→ Exercise
For each line below with the word "annotators", write out a copy.

→ Working data

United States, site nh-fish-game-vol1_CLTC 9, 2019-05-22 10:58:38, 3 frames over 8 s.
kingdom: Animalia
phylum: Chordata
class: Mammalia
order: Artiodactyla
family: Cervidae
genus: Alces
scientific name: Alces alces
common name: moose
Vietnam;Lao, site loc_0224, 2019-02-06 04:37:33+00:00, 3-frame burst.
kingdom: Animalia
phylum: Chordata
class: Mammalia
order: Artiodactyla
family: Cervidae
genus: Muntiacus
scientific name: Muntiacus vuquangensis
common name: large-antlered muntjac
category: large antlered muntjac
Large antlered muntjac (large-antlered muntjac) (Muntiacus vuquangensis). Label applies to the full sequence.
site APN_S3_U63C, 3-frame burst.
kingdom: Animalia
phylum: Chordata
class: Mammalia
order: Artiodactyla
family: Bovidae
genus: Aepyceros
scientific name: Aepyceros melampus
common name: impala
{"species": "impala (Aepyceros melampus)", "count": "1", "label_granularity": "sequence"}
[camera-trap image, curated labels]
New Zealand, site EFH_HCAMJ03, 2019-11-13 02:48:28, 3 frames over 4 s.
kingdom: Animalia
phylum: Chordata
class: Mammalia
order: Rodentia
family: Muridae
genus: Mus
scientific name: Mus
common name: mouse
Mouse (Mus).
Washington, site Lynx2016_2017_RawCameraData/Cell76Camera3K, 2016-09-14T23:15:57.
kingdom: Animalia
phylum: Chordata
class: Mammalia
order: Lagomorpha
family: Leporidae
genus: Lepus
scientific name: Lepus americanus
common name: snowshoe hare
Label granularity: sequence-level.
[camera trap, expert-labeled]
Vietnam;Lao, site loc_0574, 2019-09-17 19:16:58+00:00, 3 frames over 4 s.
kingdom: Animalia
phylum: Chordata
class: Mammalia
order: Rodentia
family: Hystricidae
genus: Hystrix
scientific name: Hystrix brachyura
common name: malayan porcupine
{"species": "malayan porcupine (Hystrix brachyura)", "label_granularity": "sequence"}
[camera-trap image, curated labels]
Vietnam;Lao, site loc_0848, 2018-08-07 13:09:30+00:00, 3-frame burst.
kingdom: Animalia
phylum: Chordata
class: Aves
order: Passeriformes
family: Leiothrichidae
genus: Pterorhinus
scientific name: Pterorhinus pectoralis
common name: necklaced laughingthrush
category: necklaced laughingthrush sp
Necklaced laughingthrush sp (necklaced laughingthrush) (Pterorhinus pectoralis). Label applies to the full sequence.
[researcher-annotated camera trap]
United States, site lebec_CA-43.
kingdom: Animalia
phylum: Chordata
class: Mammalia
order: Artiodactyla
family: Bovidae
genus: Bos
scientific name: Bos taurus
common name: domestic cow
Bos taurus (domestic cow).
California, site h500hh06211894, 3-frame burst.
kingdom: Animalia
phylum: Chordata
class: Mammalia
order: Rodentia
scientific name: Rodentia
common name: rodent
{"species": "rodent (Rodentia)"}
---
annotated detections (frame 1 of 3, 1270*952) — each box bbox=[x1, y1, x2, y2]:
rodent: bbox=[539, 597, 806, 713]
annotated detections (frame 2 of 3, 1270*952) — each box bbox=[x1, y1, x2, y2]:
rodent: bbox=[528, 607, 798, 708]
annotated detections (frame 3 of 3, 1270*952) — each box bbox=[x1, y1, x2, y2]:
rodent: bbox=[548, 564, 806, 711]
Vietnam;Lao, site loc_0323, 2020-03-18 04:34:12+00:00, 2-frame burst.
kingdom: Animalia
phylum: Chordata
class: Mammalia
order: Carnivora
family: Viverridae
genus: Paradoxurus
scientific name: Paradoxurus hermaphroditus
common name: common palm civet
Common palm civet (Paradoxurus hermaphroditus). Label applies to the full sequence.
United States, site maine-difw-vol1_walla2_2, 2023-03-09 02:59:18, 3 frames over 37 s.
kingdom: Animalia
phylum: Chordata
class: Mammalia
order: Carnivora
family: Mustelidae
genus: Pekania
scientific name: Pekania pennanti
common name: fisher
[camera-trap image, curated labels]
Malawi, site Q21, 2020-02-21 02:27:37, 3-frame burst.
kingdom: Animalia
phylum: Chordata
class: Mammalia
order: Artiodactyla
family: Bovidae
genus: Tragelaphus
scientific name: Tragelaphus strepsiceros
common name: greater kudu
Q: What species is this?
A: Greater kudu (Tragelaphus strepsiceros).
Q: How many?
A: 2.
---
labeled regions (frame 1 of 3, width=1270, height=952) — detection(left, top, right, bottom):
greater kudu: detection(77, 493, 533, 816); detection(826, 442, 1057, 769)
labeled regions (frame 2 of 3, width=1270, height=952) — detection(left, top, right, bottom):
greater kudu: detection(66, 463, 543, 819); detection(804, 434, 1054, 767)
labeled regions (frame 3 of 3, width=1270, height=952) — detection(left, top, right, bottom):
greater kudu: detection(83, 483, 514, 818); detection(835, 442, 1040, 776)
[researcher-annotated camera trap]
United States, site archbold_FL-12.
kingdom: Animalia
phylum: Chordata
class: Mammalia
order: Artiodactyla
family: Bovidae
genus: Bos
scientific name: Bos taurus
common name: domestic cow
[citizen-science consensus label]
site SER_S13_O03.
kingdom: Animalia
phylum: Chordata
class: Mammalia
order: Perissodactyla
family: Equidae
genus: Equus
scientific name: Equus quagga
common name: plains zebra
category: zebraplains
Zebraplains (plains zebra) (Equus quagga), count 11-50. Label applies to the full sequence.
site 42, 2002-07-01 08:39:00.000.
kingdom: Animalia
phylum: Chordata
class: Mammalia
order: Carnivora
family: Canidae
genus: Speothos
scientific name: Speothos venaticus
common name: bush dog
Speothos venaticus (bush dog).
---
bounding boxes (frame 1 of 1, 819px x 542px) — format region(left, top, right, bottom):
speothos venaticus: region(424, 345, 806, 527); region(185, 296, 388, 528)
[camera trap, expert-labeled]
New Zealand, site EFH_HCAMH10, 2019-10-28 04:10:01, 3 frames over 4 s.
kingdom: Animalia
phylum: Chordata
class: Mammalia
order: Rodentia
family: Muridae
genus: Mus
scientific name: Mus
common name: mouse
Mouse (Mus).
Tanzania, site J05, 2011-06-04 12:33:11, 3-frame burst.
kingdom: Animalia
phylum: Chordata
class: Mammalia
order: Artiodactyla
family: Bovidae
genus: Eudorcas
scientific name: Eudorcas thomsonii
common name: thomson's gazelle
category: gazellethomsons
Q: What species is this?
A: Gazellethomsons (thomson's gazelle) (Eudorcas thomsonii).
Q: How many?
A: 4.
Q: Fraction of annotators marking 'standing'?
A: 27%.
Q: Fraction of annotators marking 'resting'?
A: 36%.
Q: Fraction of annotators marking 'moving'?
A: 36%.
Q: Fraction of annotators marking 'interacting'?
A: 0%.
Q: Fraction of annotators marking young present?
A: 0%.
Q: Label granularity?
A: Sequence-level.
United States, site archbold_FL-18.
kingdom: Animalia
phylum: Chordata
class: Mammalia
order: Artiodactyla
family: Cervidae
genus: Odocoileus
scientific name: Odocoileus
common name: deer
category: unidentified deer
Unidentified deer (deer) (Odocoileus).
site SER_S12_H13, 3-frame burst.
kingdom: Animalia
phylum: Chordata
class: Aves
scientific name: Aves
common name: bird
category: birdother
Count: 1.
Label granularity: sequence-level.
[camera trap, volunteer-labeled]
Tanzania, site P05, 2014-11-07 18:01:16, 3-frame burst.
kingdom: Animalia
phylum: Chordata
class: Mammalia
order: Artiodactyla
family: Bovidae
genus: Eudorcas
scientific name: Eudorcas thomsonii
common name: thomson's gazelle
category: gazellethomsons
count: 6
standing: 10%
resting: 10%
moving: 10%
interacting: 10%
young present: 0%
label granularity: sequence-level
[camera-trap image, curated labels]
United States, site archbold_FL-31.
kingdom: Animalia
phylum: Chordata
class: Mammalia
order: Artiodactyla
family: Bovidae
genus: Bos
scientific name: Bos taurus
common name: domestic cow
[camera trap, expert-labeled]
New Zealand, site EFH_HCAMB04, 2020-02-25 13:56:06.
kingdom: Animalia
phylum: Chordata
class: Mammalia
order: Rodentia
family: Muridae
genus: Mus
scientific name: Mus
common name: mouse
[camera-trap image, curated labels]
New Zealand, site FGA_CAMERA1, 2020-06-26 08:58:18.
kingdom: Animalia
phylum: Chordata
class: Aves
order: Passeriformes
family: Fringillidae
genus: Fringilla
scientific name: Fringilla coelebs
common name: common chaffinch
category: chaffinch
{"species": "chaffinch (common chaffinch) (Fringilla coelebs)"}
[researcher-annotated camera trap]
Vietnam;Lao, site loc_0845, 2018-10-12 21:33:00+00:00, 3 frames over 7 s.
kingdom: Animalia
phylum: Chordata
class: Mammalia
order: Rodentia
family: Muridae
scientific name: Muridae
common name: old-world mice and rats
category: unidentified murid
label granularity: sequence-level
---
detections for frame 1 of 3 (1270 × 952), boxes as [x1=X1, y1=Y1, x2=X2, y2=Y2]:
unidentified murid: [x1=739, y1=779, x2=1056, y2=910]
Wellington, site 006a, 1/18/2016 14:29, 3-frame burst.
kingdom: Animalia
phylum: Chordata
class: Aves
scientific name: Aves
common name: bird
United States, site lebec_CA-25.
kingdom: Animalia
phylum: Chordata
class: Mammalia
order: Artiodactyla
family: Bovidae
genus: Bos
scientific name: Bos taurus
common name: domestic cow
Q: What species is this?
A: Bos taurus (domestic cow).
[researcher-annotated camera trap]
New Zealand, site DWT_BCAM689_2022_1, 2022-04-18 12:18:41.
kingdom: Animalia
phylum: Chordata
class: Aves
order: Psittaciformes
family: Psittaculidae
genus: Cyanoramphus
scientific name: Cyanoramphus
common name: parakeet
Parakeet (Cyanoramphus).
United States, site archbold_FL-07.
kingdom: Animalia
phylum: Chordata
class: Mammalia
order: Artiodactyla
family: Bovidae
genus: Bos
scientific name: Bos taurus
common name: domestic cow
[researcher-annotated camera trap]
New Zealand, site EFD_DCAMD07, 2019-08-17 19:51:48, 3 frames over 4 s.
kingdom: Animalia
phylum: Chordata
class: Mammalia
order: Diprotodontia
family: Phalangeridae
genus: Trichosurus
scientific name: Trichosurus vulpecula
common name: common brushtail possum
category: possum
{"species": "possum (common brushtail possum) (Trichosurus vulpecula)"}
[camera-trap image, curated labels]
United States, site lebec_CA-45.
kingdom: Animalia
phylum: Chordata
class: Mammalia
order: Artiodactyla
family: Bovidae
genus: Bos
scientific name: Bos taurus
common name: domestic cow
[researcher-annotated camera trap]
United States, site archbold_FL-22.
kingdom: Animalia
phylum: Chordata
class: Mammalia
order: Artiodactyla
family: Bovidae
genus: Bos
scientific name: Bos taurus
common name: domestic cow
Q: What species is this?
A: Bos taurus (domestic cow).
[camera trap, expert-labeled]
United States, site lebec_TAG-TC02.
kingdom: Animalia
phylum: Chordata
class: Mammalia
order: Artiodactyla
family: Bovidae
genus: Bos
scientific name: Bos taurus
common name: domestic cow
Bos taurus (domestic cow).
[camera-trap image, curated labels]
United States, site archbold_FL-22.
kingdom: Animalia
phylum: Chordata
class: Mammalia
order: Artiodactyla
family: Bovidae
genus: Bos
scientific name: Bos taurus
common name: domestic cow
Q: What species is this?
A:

→ Response
Q: Fraction of annotators marking 'standing'?
Q: Fraction of annotators marking 'resting'?
Q: Fraction of annotators marking 'moving'?
Q: Fraction of annotators marking 'interacting'?
Q: Fraction of annotators marking young present?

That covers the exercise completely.